3. Be clear and, more importantly, be concise. One newspaper account of Johnson’s argument before the Supreme Court in the Northern Securities case referred to his “remarkable clearness and conciseness.” Robert Bell tells us that a common comment made about Johnson was that “few lawyers could say as much in fifteen minutes.”
4. Be conversational with jurors. Johnson was not a showboat. Like Lincoln and other great lawyers, he was usually understated in the courtroom. Robert Bell explains that “His favorite technique was to talk to the jury as he might talk to a neighbor over the back fence.”
5. Use humor and be optimistic. The newspaper account of Johnson’s oral argument in Northern Securities identified “the qualities of gentle warmth and a vein of humor which render it a delight to listen to him.” The newspaper also compared Johnson’s approach with that of his adversary, noting that “Mr. Johnson was cheery, good-humored and optimistic while Mr. Knox was severe, and inclined to admonish and deplore.”
6. Select a key point and hammer it home as your theme. Another prominent Philadelphia lawyer, George Wharton Pepper, said of Johnson that “In court he usually selected one point on which to stake his case and drove it home as if he were hitting a spike with a sledge hammer.”
7. Display real humility. Johnson, again like Lincoln, charged fees which were far lower than those charged by less notable practitioners, including his own co-counsel in the major antitrust cases mentioned above. In his personal life, Johnson avoided honors and awards, as well as all personal tributes and social events proposed to be held in his honor. He instructed that at his funeral there should be no pallbearers and no representatives of either bench or bar. Only his immediate family attended the funeral, and only a simple flat marker was placed on his grave site, inscribed with simply with his name and the dates as of his birth and death.

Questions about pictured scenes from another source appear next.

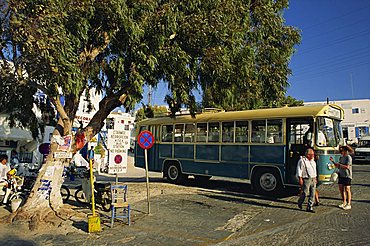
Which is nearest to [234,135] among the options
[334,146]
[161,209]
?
[334,146]

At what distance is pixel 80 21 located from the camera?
8.02 metres

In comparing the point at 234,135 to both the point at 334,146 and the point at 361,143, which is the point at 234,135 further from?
the point at 361,143

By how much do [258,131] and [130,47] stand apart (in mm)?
6069

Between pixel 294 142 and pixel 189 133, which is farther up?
pixel 189 133

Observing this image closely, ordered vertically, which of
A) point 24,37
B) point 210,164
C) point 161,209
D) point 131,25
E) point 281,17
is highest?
point 281,17

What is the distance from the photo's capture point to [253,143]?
41.6 feet

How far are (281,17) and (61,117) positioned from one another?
28.4 ft

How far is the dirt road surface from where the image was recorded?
282 inches

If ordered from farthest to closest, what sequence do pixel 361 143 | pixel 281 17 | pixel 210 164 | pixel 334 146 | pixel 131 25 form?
pixel 361 143 < pixel 210 164 < pixel 281 17 < pixel 334 146 < pixel 131 25

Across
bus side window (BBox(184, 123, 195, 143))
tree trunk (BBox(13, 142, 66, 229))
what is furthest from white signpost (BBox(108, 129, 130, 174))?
bus side window (BBox(184, 123, 195, 143))

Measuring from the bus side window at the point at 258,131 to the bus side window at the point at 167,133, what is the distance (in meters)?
4.66

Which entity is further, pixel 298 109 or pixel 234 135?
pixel 234 135

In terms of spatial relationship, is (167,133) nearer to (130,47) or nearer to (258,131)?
(258,131)

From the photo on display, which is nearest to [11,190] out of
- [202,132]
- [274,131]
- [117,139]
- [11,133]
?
[117,139]
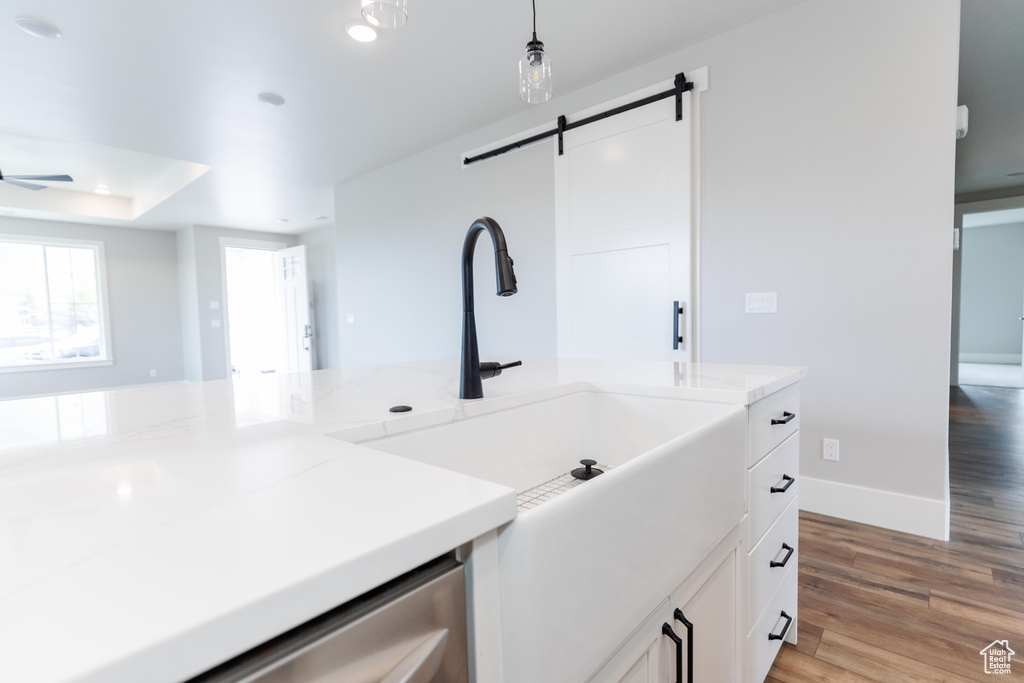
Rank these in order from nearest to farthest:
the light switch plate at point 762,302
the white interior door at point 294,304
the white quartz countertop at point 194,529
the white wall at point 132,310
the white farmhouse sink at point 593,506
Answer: the white quartz countertop at point 194,529 → the white farmhouse sink at point 593,506 → the light switch plate at point 762,302 → the white wall at point 132,310 → the white interior door at point 294,304

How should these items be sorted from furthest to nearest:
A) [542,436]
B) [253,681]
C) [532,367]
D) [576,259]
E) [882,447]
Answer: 1. [576,259]
2. [882,447]
3. [532,367]
4. [542,436]
5. [253,681]

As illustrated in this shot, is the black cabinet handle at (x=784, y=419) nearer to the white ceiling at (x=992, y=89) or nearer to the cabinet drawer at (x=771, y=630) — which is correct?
the cabinet drawer at (x=771, y=630)

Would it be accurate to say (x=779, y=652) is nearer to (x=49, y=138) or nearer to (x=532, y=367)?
(x=532, y=367)

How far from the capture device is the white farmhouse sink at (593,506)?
48 cm

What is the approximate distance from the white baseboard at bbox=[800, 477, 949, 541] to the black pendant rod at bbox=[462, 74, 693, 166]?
221cm

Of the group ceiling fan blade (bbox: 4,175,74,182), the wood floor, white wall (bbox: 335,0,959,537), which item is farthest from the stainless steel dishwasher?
ceiling fan blade (bbox: 4,175,74,182)

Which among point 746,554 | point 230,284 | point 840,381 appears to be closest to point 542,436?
point 746,554

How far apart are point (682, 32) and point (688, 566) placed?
2.85 metres

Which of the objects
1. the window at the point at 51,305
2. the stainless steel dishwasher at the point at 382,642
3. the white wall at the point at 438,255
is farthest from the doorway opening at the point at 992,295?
the window at the point at 51,305

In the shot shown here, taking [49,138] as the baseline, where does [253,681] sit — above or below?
below

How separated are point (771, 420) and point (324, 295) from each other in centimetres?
715

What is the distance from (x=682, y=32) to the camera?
2.64 metres

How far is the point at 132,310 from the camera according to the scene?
7035 mm

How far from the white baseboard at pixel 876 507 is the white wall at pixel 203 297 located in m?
7.36
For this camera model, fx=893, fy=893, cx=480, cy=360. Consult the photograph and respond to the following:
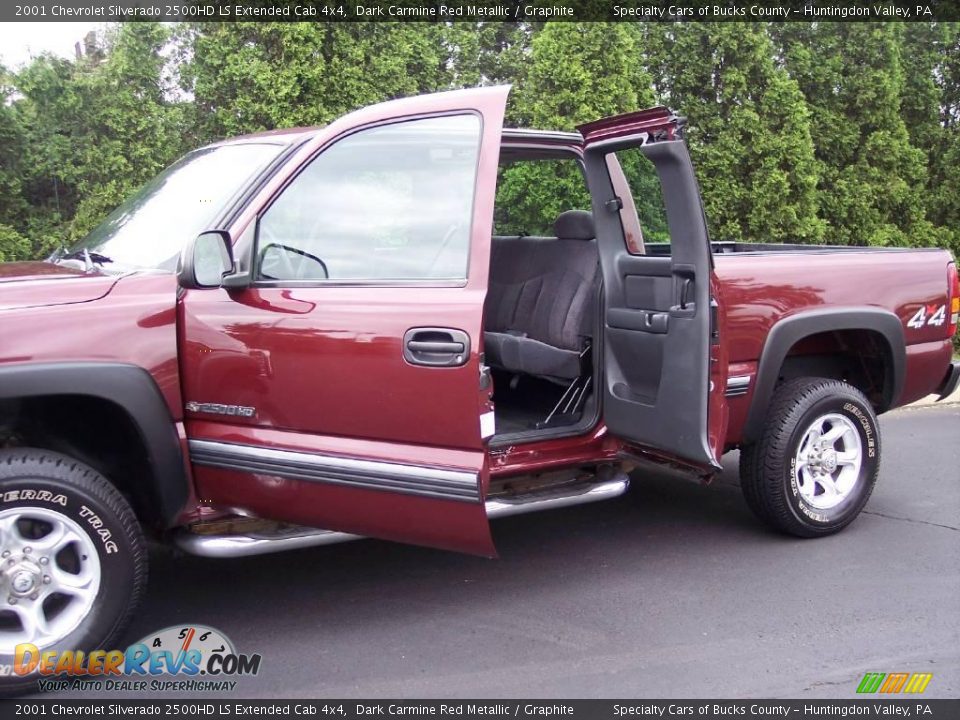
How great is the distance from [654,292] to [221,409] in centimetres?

Johnson was 76 when he died. His law practice was so large that it ultimately led to the founding of several large law firms in Philadelphia. He could not be replaced by any single practitioner or law firm. More than any other individual, John Graver Johnson epitomized the “Philadelphia Lawyer” then and now.
Robert R. Bell, The Philadelphia Lawyer: A History, 1735 – 1945 (Selingsgrove,PA: Susquehanna University Press, 1992), 177-193.
Edward F. Mannino, Shaping America: The Supreme Court and American Society (Columbia, SC: University of South Carolina Press, 2009), 93-96.
Roger K. Newman, “Johnson, John G.,” The Yale Biographical Dictionary of American Law (Roger K. Newman, ed.) (New Haven, CT: Yale University Press, 2009), 297-298.